Despite the failure of Walker's 1855–1857 expedition, he launched a second attempt to take control of Nicaragua in November 1857. U.S. Navy commodore Hiram Paulding landed soldiers in Puntarenas. They arrested Walker and his filibusters the following month and brought them back to the United States. In January 1859, Walker converted from the Disciples of Christ to Catholicism, but many in Central America believed that Walker's conversion was an attempt to gain support ahead of another future filibuster expedition to the region. Walker did launch a third and final filibuster expedition to Nicaragua in mid 1860. Walker was quickly arrested by British captain Nowell Salmon and handed over to Honduran custody for trial.

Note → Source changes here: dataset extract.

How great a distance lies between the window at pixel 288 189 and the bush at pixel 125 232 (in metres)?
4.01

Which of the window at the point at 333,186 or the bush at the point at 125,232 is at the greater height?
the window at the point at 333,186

On 12 September 1860, Walker was executed by firing squad in Trujillo, Honduras.

Central America–United States relations were strained by the Filibuster War and American immigration to the region effectively ceased.

Several authors point to this war as key in the formation of Costa Rican state.

== Legacy ==

Central American leaders accused Walker and his men of being sexual predators. Mora described Walker and the filibusters as the "scum of all peoples" who wanted to "invade Costa Rica to find in our wives and daughters [...] gratification for their local passions".

On 15 September 1895, the Costa Rican government inaugurated the National Monument of Costa Rica in San José to commemorate the Central American victory against Walker. The monument was created by French sculptor Louis-Robert Carrier-Belleuse.